Here is the definition provided by Wikipedia: In statistics, regression toward the mean (also called reversion to the mean, and reversion to mediocrity) is a concept that refers to the fact that if one sample of a random variable is extreme, the next sampling of the same random variable is likely to be closer to its mean.

I really do like the term ‘reversion to mediocrity’.

So, this is a statistical term and applies to random variables. But as we’ve already seen, if one relaxes the statistical context a bit, one can see it applies to other areas of life. Sports. Weather. Gambling. Stock Markets.

Mean Reversion in Investing

Investopedia defines it thusly:

Mean reversion, or reversion to the mean, is a theory used in finance that suggests that asset price volatility and historical returns eventually will revert to the long-run mean or average level of the entire dataset. This mean level can appear in several contexts such as economic growth, the volatility of a stock, a stock’s price-to-earnings ratio (P/E ratio), or the average return of an industry.

If you spend time looking at stock price charts you’ll observe mean reversion all the time. Just take a look at post-pandemic Foot Locker [FL]:

Guess what? I think Foot Locker is undervalued right now, but I’m not interested in buying them, because they suspended their dividend during the pandemic and frankly, that decision was rash; their dividend was well-covered at the time. They skipped one quarter and then reinstated their dividend at 25% of its previous amount. Two years later, they’re right back to the dividend they were paying before it was suspended. Oh well.

There are many, many stock and option trading strategies that are centered around reversion to the mean. I say trading and not investing. Royal Dividends is much more interested in buying and holding great businesses. We’re investing in these businesses, and we use reversion to the mean in one important way.

Using Historical P/E Ratios to your Advantage

It is unrealistic to expect a company’s earnings to climb exponentially or even linearly ad infinitum. Blame the vicissitudes of doing business in an ever-changing world. Earnings fluctuate and stock prices much more so. If we’re interested in acquiring a great company at a good price, we can look to the price-to-earnings ratio (P/E ratio). Specifically, we can compare the current P/E ratio to the same company’s historical P/E ratio.

An Example

I’m a subscriber to Sure Dividend, and they have this rather convenient display for hundreds of dividend paying companies. Below is the 10-year history for Dividend King, Target Corporation [TGT]:

One thing you’ll notice is that there is a fairly narrow range, 13.7 to 20.7 and those extremes were nine and ten years ago. Trust me, the history for some stocks is all over the place, and in those cases, the average has a lot less meaning. But for Target, the 10-year average is 15.37 and is a good representation for most of the years in the decade. This means, the market is typically interested in paying $15.37 for every dollar of earnings.

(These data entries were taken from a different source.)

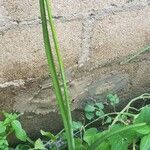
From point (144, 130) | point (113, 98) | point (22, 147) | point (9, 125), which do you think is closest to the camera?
point (144, 130)

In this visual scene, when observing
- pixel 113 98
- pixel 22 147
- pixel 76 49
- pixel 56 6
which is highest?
pixel 56 6

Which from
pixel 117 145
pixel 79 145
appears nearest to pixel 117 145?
pixel 117 145

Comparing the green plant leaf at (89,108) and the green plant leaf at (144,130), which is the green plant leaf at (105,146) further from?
the green plant leaf at (89,108)

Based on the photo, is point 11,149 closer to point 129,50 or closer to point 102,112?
point 102,112

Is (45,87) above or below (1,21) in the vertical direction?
below

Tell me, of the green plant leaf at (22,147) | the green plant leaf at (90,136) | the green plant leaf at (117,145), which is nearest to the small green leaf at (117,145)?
the green plant leaf at (117,145)

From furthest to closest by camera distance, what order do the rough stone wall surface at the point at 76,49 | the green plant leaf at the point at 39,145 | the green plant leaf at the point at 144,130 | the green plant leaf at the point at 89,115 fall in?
the green plant leaf at the point at 89,115 < the green plant leaf at the point at 39,145 < the rough stone wall surface at the point at 76,49 < the green plant leaf at the point at 144,130

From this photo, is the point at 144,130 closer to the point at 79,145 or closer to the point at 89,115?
the point at 79,145

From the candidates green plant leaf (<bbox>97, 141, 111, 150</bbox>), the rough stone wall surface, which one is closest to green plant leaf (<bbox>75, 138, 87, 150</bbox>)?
green plant leaf (<bbox>97, 141, 111, 150</bbox>)

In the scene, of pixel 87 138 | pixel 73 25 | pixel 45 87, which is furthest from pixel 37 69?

Trading at $168 as of this writing, their P/E ratio is 13.7. That’s right at the low end of their historical range. In fact, just a few weeks ago, after a disappointing earnings announcement, Target dropped 25% in a day. It continued to drop for days, all the way down to $137.16, a P/E ratio of around 11.4. That was disrespectful to a Dividend King, ridiculous market behavior. Had Royal Dividends started before that, you can have no doubt I would have acquired Target after that plummet.

Even now, they’re attractively priced with 12% upside to their historical average P/E ratio. That’s at least one indication that paying $168 for TGT isn’t too much. We expect upward reversion to the mean and this would mean (pun?) 12% of capital appreciation over however long that takes. It could work the other way too. If TGT were priced over $200, the P/E ratio would be at least 8% over the average and perhaps not a great time to get in, because invariably, reversion means (yes pun) there is more downside risk than upside potential at the same earnings level.